In Java EE arbeitet man grundsätzlich auf Basis eines Applikations-Servers (z.B. JBoss). Für diesen werden spezielle Enterprise Java Beans (EJB) geschrieben, die auch nur auf einem Applikationsserver lauffähig sind. Einer der Vorteile dabei ist, dass der Applikationsserver für die Instanzerzeugung verantwortlich ist (Dependency Injektion). 
Java SE arbeitet ohne EJB also auch ohne Applikationsserver. Es gibt jedoch eine Reihe von Frameworks die bestimmte Vorteile der Java EE Welt in die SE Welt übertragen. z.B. kann mittels Spring ein ähnlich komfortabler Instanzzugriff ermöglicht werden.
Einige Teile der EE waren so erfolgreich, dass man beschlossen hat sie auch für SE zugänglich zu machen. Bestes Beispiel hierfür ist Hibernate. Die Deklaration von "Datenbank Beans" (Entitys) über Annotationen (also z.B.: @Table (name = "TABLE1") public class Table1... ) ist typisch für Java EE. 
Natürlich gibt es auch Server im SE Bereich. Diese beschränken sich jedoch meist auf Webserver Funktionalität (z.B. Tomcat). 

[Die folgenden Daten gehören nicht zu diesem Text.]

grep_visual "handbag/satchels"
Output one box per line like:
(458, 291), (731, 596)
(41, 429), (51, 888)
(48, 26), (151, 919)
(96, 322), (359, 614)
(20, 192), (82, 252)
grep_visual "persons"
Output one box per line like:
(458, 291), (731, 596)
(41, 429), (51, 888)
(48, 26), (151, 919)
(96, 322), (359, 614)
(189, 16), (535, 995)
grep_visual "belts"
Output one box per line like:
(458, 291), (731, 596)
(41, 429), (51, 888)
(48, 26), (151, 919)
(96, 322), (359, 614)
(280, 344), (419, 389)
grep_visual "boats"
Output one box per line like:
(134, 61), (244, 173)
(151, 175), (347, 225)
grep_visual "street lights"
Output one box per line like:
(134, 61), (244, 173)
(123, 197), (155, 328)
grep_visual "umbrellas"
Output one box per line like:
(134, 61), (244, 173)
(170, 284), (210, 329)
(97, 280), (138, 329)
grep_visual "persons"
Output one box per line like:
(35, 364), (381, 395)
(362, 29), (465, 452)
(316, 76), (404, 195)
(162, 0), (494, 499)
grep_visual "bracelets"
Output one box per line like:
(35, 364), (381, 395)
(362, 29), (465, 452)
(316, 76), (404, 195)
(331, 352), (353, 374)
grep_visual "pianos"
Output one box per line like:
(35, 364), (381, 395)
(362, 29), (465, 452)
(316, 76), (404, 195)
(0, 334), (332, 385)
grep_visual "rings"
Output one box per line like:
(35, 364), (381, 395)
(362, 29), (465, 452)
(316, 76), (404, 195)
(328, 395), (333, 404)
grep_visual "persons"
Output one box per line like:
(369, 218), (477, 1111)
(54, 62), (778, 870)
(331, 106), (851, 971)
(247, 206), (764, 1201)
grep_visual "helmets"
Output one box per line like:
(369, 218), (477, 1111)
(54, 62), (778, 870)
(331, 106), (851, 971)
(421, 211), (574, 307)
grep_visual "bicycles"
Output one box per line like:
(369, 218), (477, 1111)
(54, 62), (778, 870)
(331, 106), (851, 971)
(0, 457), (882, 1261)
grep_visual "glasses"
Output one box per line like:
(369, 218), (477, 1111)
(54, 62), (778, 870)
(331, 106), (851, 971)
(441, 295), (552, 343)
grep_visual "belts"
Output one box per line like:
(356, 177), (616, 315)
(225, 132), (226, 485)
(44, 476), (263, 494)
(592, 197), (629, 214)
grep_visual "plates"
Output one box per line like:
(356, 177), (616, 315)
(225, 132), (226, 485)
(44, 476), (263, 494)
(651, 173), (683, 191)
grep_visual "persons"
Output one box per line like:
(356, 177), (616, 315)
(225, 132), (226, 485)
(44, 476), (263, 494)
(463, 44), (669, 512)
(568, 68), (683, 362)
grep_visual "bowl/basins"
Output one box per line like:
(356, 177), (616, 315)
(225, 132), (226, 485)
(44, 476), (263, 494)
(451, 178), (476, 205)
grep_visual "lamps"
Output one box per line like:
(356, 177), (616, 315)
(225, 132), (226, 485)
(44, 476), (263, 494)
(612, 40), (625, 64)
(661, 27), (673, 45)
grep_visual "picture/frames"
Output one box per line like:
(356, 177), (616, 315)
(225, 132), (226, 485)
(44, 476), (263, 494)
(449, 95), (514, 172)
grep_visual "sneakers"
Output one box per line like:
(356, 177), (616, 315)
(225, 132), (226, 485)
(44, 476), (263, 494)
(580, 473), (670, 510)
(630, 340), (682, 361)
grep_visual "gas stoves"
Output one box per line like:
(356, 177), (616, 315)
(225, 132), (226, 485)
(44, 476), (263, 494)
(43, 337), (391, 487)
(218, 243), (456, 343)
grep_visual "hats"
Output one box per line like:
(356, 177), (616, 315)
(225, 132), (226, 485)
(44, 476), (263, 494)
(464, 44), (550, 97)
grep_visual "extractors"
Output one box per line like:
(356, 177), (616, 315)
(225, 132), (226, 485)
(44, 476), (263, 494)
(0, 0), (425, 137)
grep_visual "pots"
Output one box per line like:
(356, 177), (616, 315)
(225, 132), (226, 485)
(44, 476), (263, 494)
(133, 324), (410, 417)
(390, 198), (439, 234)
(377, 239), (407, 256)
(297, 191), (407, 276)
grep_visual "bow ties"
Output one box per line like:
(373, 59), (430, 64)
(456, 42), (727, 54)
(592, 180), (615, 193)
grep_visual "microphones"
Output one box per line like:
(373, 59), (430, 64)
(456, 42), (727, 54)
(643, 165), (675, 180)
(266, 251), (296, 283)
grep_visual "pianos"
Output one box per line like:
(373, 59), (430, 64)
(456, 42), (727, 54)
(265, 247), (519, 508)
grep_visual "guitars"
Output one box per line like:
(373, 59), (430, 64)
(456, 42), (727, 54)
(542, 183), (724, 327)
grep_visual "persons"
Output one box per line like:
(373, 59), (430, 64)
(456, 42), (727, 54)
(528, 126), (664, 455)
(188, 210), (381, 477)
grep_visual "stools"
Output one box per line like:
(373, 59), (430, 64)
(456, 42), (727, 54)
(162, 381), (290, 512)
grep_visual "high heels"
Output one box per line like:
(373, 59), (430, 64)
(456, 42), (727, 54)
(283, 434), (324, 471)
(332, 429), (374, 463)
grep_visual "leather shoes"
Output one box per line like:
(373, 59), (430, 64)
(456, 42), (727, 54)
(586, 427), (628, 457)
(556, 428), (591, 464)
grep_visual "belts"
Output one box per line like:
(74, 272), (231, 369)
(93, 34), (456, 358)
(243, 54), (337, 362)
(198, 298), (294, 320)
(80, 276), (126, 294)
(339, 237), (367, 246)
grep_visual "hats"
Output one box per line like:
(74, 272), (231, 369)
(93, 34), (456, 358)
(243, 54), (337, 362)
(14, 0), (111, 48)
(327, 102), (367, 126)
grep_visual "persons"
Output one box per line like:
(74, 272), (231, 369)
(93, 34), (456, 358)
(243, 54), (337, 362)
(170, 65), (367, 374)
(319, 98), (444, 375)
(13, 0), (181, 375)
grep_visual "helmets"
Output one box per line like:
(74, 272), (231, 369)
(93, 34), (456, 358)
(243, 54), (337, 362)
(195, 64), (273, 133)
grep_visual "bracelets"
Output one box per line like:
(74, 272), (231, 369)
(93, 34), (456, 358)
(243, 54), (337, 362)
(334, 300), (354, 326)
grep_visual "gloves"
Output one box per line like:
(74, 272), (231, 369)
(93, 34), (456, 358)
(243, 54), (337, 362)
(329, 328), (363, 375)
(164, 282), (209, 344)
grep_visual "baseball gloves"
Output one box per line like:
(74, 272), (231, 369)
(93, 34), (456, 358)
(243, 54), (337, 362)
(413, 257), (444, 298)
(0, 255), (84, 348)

OK das war jetzt ne recht kompakte Info... hoffe mal das hat dir jetzt weitergeholfen?!


----------



## Alibi086 (8. Feb 2012)

Die Antwort war perfekt! Vielen Dank dafür !


----------



## WhiteSquirrel (8. Feb 2012)

jo gerne! 
denk für die grobe Übersicht reicht die Info mal. Vielleicht noch zu ergänzen dass Dependency Injektion über Annotationen erst ab EJB3.x möglich ist. Vorher lief das auch über XML (also über einen Deployment Descriptor)... Das tut jetzt zwar auch nix mehr zur Sache aber ich musste das jetzt einfach noch loswerden damit's auch richtig is... ;-)


----------